You can certainly write in imperative or functional but you are still telling the computer what you want. LLM use impercise language can generate loose binding the actual reality people one. They have there use cases too but they have a radically different locus of control. Compilers don't ask you to give up percision either they will do what you tell them to do. AI can do whatever it thinks is the most likely next token which is foundationally different from what we do when we engage in programming or writing in general

It very much is. It’s more like telling an intern what to do and then reviewing their code. Anyone can do it, and it results in (mostly) slop.
>But most people are not vibe coding outside of pet projects, at least yet.

Major corporations have had outages thanks to AI slop code. Lol the idea that people aren't vibe coding outside of pet projects is hilarious.

The idea that everyone using LLMs is vibe coding is equally hilarious.
If you use an LLM to generate source code you are vibecoding.

You specify the problem in natural language (the vibes) and the LLM spits out source (the code).

Whether you review it or not, that is vibecoding. You did not go through the rigor of translating the requirements to a programming language, you had a nondeterministic black box generate something in the rough general vicinity of the prompt.
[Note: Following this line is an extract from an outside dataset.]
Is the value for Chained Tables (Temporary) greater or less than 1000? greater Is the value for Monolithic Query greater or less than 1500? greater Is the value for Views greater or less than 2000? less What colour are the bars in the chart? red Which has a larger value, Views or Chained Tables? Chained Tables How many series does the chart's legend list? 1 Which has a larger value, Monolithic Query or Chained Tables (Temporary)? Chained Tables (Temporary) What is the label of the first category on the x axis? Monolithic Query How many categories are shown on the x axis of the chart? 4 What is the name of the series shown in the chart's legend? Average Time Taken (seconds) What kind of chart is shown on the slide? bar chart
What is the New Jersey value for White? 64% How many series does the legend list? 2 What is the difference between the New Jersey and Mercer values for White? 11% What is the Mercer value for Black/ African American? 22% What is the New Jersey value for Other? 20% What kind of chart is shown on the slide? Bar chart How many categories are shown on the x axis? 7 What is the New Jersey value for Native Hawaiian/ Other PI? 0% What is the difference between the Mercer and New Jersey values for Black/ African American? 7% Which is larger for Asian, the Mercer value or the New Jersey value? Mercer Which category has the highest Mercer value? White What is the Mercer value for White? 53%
Are people seriously trying to redefine what vibecoding is?

> If you use an LLM to generate source code you are vibecoding

No, you're not.

> Are people seriously trying to redefine what vibecoding is?

Yes, you are.

No, that is literally vibecoding. Reviewing vibecoded source is just an extra step. It's like saying "I'm not power toolgardening, I use a pair of gardening scissors afterwards." You still did power tool gardening.
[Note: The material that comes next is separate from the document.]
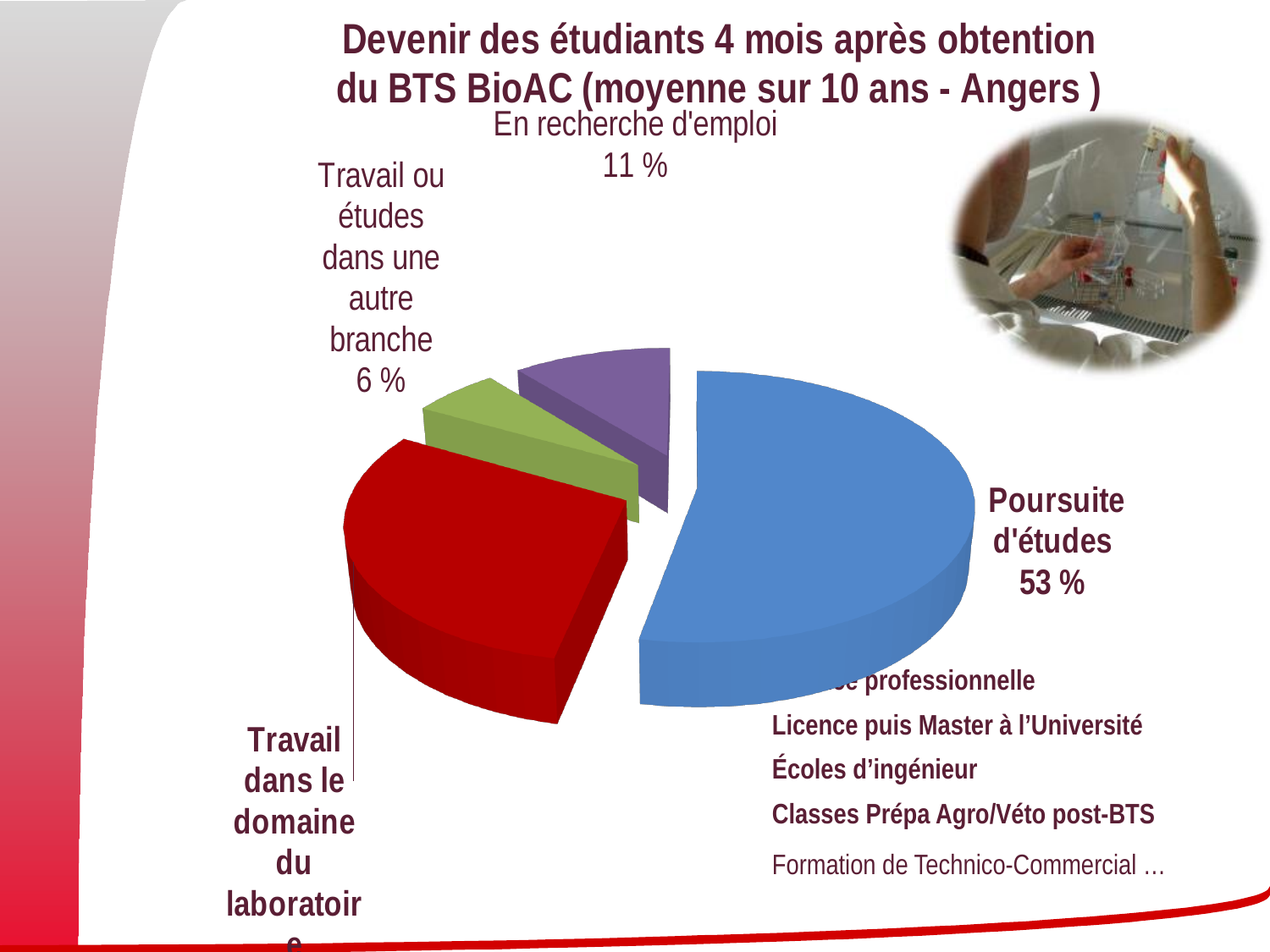
What percentage of students are in 'Poursuite d'études' 4 months after obtaining the BTS BioAC? 53 % Which category has the largest share of the pie? Poursuite d'études What colour is the 'Poursuite d'études' slice? Blue How many slices does the pie chart have? 4 Which is larger: the slice for 'Travail dans le domaine du laboratoire' or the slice for 'En recherche d'emploi'? Travail dans le domaine du laboratoire What percentage of students are 'En recherche d'emploi'? 11 % What is the difference in percentage points between 'Poursuite d'études' and 'En recherche d'emploi'? 42 % What percentage of students are in 'Travail ou études dans une autre branche'? 6 % Which is larger: the share for 'En recherche d'emploi' or for 'Travail ou études dans une autre branche'? En recherche d'emploi Which category has the smallest share of the pie? Travail ou études dans une autre branche Which is larger: the slice for 'Poursuite d'études' or the slice for 'Travail dans le domaine du laboratoire'? Poursuite d'études What type of chart is shown on the slide? Pie chart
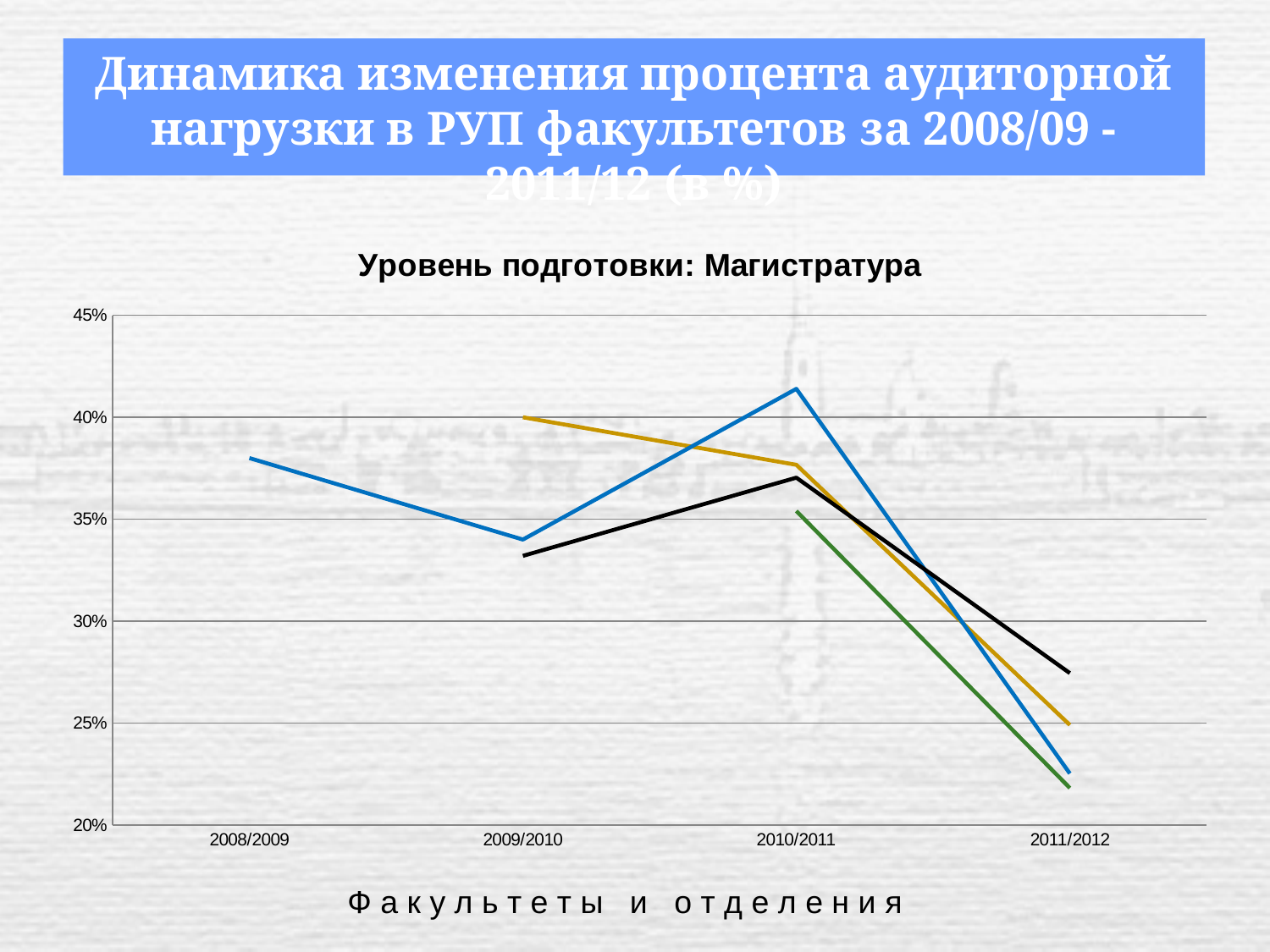
What is the title of the chart? Уровень подготовки: Магистратура Does the blue line rise or fall from 2010/2011 to 2011/2012? fall How many lines are plotted on the chart? 4 Is the value of the blue line for 2010/2011 greater or less than 40%? greater What kind of chart is shown on the slide? line chart How many academic years are shown on the x axis of the chart? 4 Is the value of the blue line for 2008/2009 greater or less than 35%? greater What is the x-axis title of the chart? Факультеты и отделения At 2010/2011, which is larger: the blue line or the gold line? the blue line Is the value of the blue line for 2011/2012 greater or less than 25%? less Which line has the highest value at 2010/2011? the blue line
As additional proof, the dictionary definition of vibe coding is "the use of artificial intelligence prompted by natural language to assist with the writing of computer code" [1]

It seems like vibecoders don't like the label and are retconning the term.

[1] https://www.collinsdictionary.com/dictionary/english/vibe-co...

Both you and the Collins dictionary (merely one dictionary, not an absolute anuthority) are retconning. “Vibe coding”, as originally coined in this tweet, means something more specific: to generate code with LLMs and not really look at the output. The term itself suggests this too: reviewing code is not exactly a vibes-based activity, is it?